How To Train a BERT Model

Many of the articles have been focused on BERT — the model that came and dominated the world of natural language processing (NLP) and marked a new age for language models.

For those of you that may not have used transformers models (eg what BERT is) before, the process looks a little like this:

  • pip install transformers
  • Initialize a pre-trained transformers model — from_pretrained.
  • Test it on some data.
  • Maybe fine-tune the model (train it some more).

Now, this is a great approach, but if we only ever do this, we lack the understanding behind creating our own transformers models.

And, if we cannot create our own transformer models — we must rely on there being a pre-trained model that fits our problem, this is not always the case.

So in this article, we will explore the steps we must take to build our own transformer model — specifically a further developed version of BERT, called RoBERTa.

An Overview

There are a few steps to the process, so before we dive in let’s first summarize what we need to do.
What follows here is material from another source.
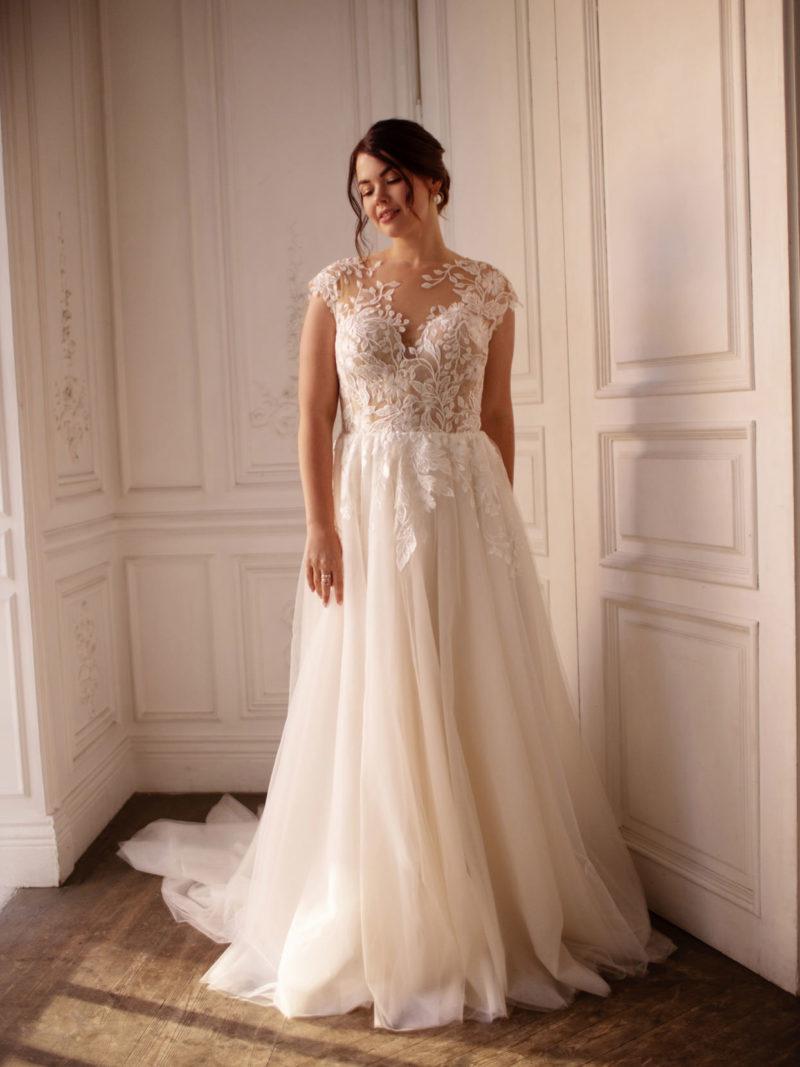 Свадебное платье с цветочными аппликациями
In total, there are four key parts:

  • Getting the data
  • Building a tokenizer
  • Creating an input pipeline
  • Training the model

Once we have worked through each of these sections, we will take the tokenizer and model we have built — and save them both so that we can then use them in the same way we usually would with from_pretrained.

Getting The Data

As with any machine learning project, we need data. In terms of data for training a transformer model, we really are spoilt for choice — we can use almost any text data.

And, if there’s one thing that we have plenty of on the internet — it’s unstructured text data.
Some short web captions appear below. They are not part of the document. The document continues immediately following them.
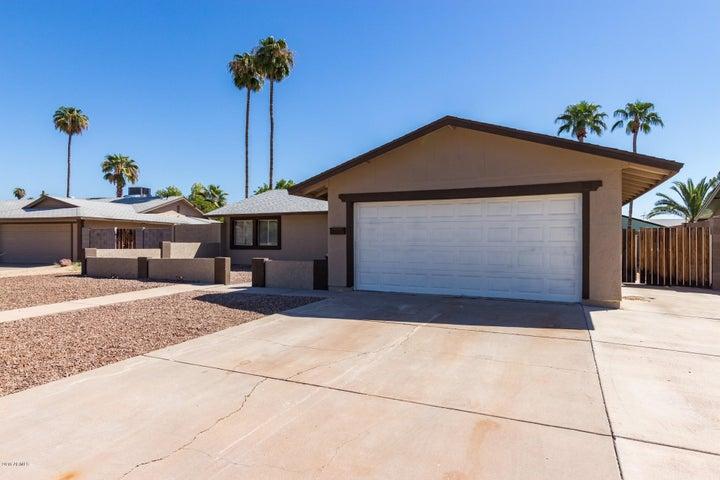 6737 S NEWBERRY Road, Tempe, AZ 85283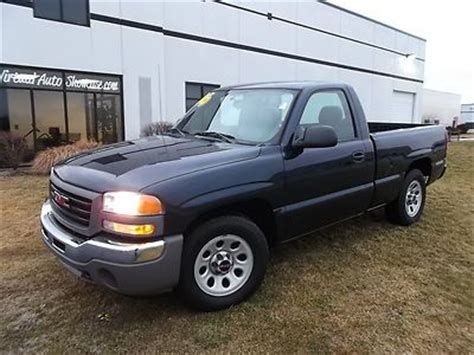buy car manuals 2002 gmc sierra 1500 parking system sell used 2006 gmc sierra regular cab w t v6 manual trans a c one owner in plainfield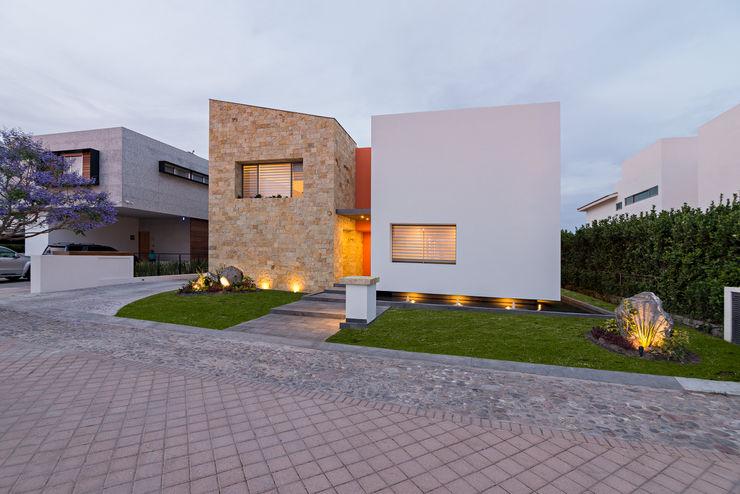 casa del parque /NUEVE CERO UNO/ espacio NUEVE CERO UNO Casas modernas Piedra Beige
One of the largest datasets in the domain of text scraped from the internet is the OSCAR dataset.

The OSCAR dataset boasts a huge number of different languages — and one of the clearest use-cases for training from scratch is so that we can apply BERT to some less commonly used languages, such as Telugu or Navajo.

Unfortunately, the only language I can speak with any degree of competency is English — but my girlfriend is Italian, and so she — Laura, will be assessing the results of our Italian-speaking BERT model — FiliBERTo.
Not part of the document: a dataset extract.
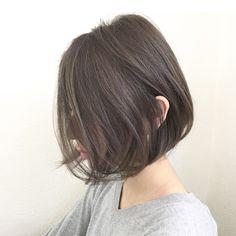 前下がりボブ×ダークグレージュ . . 美しいシルエットを繊細な色味で彩る… . 担当 creative designer 【落合健二】 @kenjikunn1 Haircuts For Medium Hair, Short Bob Hairstyles, Hairstyles Haircuts, Girl Short Hair, Short Hair Cuts, Asian Hair Bob, Brown Bob Hair, Shot Hair Styles, Hair Tonic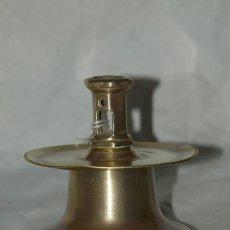 Antigüedades: CANDELERO CARRETE. BRONCE. C1900. ESPAÑA. Lote 34459646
So, to download the Italian segment of the OSCAR dataset we will be using HuggingFace’s datasets library — which we can install with pip install datasets. Then we download OSCAR_IT with:

In [1]: from datasets import load_dataset
Load the Italian part of the OSCAR dataset. This is a huge dataset so download can take a long time:
In [2]: dataset = load_dataset('oscar', 'unshuffled_deduplicated_it')
Reusing dataset oscar (C:\Users\James\.cache\huggingface\datasets\oscar\unshuffled_deduplicated_it\1.0.0\e4f06cecc7ae02f7adf85640b4019bf476d44453f251a1d84aebae28b0f8d51d)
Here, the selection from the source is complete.